TEXT EXCERPT:

* * *

Second Phase of The Indian National Movement 1905 to 1916 Chapter Summary ICSE Class 10 History

Study Material

Students should refer to Second Phase of The Indian National Movement Class 10 ICSE notes provided below which has been designed by ICSE Class 10 History teacher based on the latest syllabus and examination guidelines for ICSE Class 10 History. You should carefully read through and understand all topics of this chapter given below so that you can learn the concepts given in Chapter Second Phase of The Indian National Movement which will be very useful if you use them prior to your History exams.

ICSE Class 10 History Second Phase of The Indian National Movement 1905 to 1916 Summary

We have provided below a summary of Chapter Second Phase of The Indian National Movement 1905 to 1916. This is an important chapter in Standard 10th ICSE History. The summary provided below has been prepared by expert History faculty for ICSE based on the latest ICSE books. You should refer to all Chapter Summaries ICSE Class 10 History which will help you to understand all chapters and to get more marks in exams.

Second Phase of The Indian National Movement 1905 to 1916 ICSE Class 10 History

Scope of Syllabus:
• Causes of the Partition of Bengal and its perspective by the Nationalists.
• Surat Split of 1907.
• Objectives of assertive Nationalists.
• Methods of Assertive Nationalists.
• Any 2 Contributions of – Bal Gangadhar Tilak, Bipin Chandra Pal and Lala Lajpat Rai.

Introduction –
Lord Curzon was the viceroy of India from 1899-1905. His tenure of office was marked with controversies one of his administrative measures that resulted in strong resentment was the Partition of Bengal in 1905.

The Presidency of Bengal was the most thickly populated province in British India. It comprised Bengal, Bihar, Odisha, Chota Nagpur and other remote areas. On July 20, 1905 Lord Curzon announced the division of the province of Bengal into the following 2 provinces:
1) ‘Bengal’ which comprised of Western districts of Bengal Proper, Bihar and Odisha. Calcutta was made its capital. It was dominated by non-Bengali population.

* * *

LISTED ENTRIES:
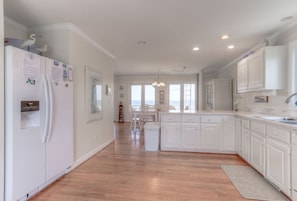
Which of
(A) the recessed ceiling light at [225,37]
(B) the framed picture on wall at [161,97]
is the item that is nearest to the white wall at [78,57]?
(A) the recessed ceiling light at [225,37]

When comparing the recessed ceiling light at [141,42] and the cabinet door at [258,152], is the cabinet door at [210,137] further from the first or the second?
the recessed ceiling light at [141,42]

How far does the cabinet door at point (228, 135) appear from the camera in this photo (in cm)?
378

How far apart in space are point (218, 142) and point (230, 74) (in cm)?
303

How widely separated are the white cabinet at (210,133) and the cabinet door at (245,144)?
0.53 metres

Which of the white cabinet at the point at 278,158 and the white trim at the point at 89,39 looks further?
the white trim at the point at 89,39

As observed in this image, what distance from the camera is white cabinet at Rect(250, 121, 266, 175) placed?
257 cm

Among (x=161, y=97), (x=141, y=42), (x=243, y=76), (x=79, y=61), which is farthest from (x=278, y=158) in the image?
(x=161, y=97)

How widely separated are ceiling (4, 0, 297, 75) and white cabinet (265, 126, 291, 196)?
63.9 inches

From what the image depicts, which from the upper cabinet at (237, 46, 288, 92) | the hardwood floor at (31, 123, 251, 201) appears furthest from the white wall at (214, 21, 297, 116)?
the hardwood floor at (31, 123, 251, 201)

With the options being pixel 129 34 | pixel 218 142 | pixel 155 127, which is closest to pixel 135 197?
pixel 155 127

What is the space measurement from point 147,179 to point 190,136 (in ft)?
5.45

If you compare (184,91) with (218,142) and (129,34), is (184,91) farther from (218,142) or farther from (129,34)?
(129,34)

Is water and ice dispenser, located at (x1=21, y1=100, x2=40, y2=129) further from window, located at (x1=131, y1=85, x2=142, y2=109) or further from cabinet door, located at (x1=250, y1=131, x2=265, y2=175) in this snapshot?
window, located at (x1=131, y1=85, x2=142, y2=109)

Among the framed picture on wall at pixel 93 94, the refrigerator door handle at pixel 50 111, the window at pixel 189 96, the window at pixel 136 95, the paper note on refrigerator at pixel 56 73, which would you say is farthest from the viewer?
the window at pixel 136 95
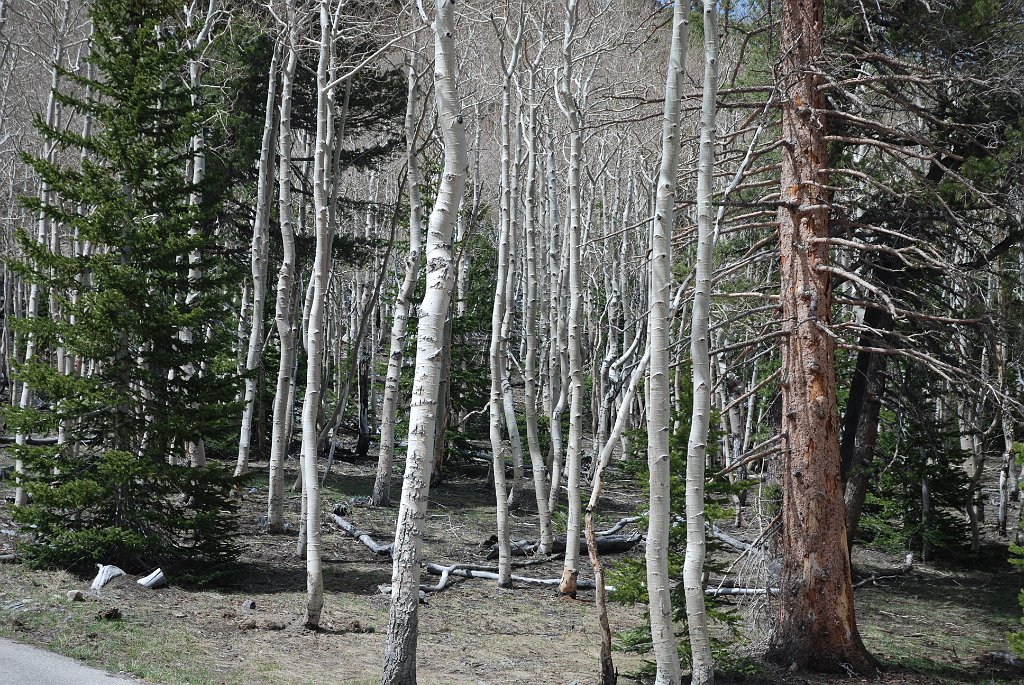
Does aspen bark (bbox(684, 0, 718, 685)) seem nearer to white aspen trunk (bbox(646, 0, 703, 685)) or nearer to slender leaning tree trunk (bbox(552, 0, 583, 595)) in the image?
white aspen trunk (bbox(646, 0, 703, 685))

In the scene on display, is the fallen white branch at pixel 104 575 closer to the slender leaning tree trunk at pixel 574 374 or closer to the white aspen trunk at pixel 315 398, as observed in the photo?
the white aspen trunk at pixel 315 398

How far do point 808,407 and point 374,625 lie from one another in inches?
→ 190

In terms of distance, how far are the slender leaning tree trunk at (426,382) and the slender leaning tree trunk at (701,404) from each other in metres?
1.69

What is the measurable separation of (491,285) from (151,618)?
14912 millimetres

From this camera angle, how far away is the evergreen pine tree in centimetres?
889

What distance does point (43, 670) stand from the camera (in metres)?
6.23

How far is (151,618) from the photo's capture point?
7.80 meters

* * *

WHAT THIS TASK INVOLVES: Write the next part of the study notes on the Indian National Movement, picking up after their last line. These records have no connection to the Indian National Movement study notes.

OUTPUT FOR THIS EXERCISE:
2) ‘Eastern Bengal and Assam’ which comprised of the eastern districts of Bengal Proper and Assam. Dacca was its capital. It was dominated by Bengali Muslims.

The scheme of partition of Bengal was implemented on Oct. 16, 1905.

Cause of Partition of Bengal –
• According to British, the partition of Bengal was an administrative necessity because the province of Bengal was too big to be efficiently administered by a single provincial government.
• To stop the rising tide of nationalism as Bengal was the nerve centre of Indian Nationalism at that time.
• To curb the Bengali influence by dividing it into two administrations and reducing them to a minority in Bengal.
• To divide Bengal into two religious based divisions – East Bengal would be a Muslim Majority State and West Bengal, a Hindu Majority.

The Indian nationalists condemned the Partition of Bengal on the following grounds –
1) It was a deliberate attempt to divide the Bengalis on religious and territorial grounds and thus disrupt and weaken nationalism in Bengal.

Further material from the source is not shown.